A Toliara, grande ville du sud-ouest de Madagascar, comme dans le reste de la Grande Ile, les professionnels du tourisme dépriment, touchés de plein fouet par la crise politique opposant le président malgache au maire destitué de la capitale.

Les hôtels du centre et de la périphérie de cette ville alanguie sont désespérément vides.Toliara est pourtant une étape traditionnelle des groupes de touristes qui y séjournent une à deux nuits avant de rejoindre les plages paradisiaques des environs, au terme d'un périple à travers les paysages grandioses des hauts plateaux malgaches et dans les parcs nationaux.

«2008 a été une très bonne année. La saison 2009 partait bien. Manque de bol, la crise est arrivée. C'est comme si on avait coupé l'électricité: tout s'est arrêté», explique Maueze Popat, propriétaire de l'hôtel Victory, 43 chambres et une piscine.

«Nous avons un groupe de touristes dans l'hôtel. Ils étaient sur la côte. Quand ils ont entendu ce qui se passait, ils sont immédiatement venus ici pour partir sur Antananarivo. Après eux, ce sera le calme plat», ajoute-t-il.

En tout, une centaine de personnes ont été tuées à Madagascar dans les violences qui ont émaillé depuis le 26 janvier le bras de fer entre Andry Rajoelina, qui a pris la tête d'une «haute autorité» de transition censée remplacer le pouvoir en place, et le président Marc Ravalomanana.

«Normalement, en saison basse comme maintenant, on fait 20 chambres sur 50. En ce moment, je n'ai que quatre chambres prises. Et encore, ce sont des Chinois qui travaillent sur un projet», témoigne Rose, la directrice commerciale de l'hôtel Le Palétuvier, situé sur l'esplanade du bord de mer.

«J'ai mis au chômage 50% du personnel depuis 15 jours et les autres ne travaillent qu'à la demi-journée», précise-t-elle.

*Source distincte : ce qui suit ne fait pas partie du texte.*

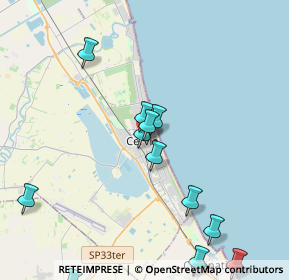 Mappa Via 20 Settembre, 48015 Cervia RA, Italia (4.56833)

«Sur l'ensemble du pays, 70% à 80% des hôteliers ferment momentanément, faute de clients et pour diminuer le coût des charges fixes», confirme Eric Koller, président de la Fédération des hôteliers et restaurateurs de Madagascar. A Antananarivo, les taux d'occupation sont en chute libre de 60% et les restaurateurs paient au prix fort le couvre-feu nocturne.

Quelque 378 000 touristes, en majorité des Français, ont visité Madagascar en 2008, générant l'équivalent de 393 millions de dollars de recettes en devises étrangères, une manne pour ce pays pauvre de l'océan Indien.

En 2007, le tourisme, qui représente 25 000 emplois directs et beaucoup plus d'emplois indirects (artisanat, transporteurs, etc), se hissait en troisième position des secteurs pourvoyeurs de devises étrangères, après les mines et l'aquaculture (industrie de la crevette notamment).

La crise devrait plomber dangereusement la saison 2009 et laisse déjà planer des incertitudes sur 2010.

«Il y a environ 60% de séjours en stand-by d'ici à octobre. Ils sont réservés mais ils ne sont pas confirmés. La crainte, c'est que cela se transforme en annulations pures et simples, au profit de destinations comme l'Australie ou le Costa Rica», explique à l'AFP Vola Raveloson, directrice exécutive de l'Office national du tourisme.

«Notre autre souci, c'est la saison 2010. Les tours opérators sont en train de confectionner leurs catalogues. Les plus importants vont sûrement diminuer leur offre sur Madagascar. Pour les autres, qui ont des petites brochures, ils ne vont pas mettre Madagascar dedans», s'inquiète-t-elle.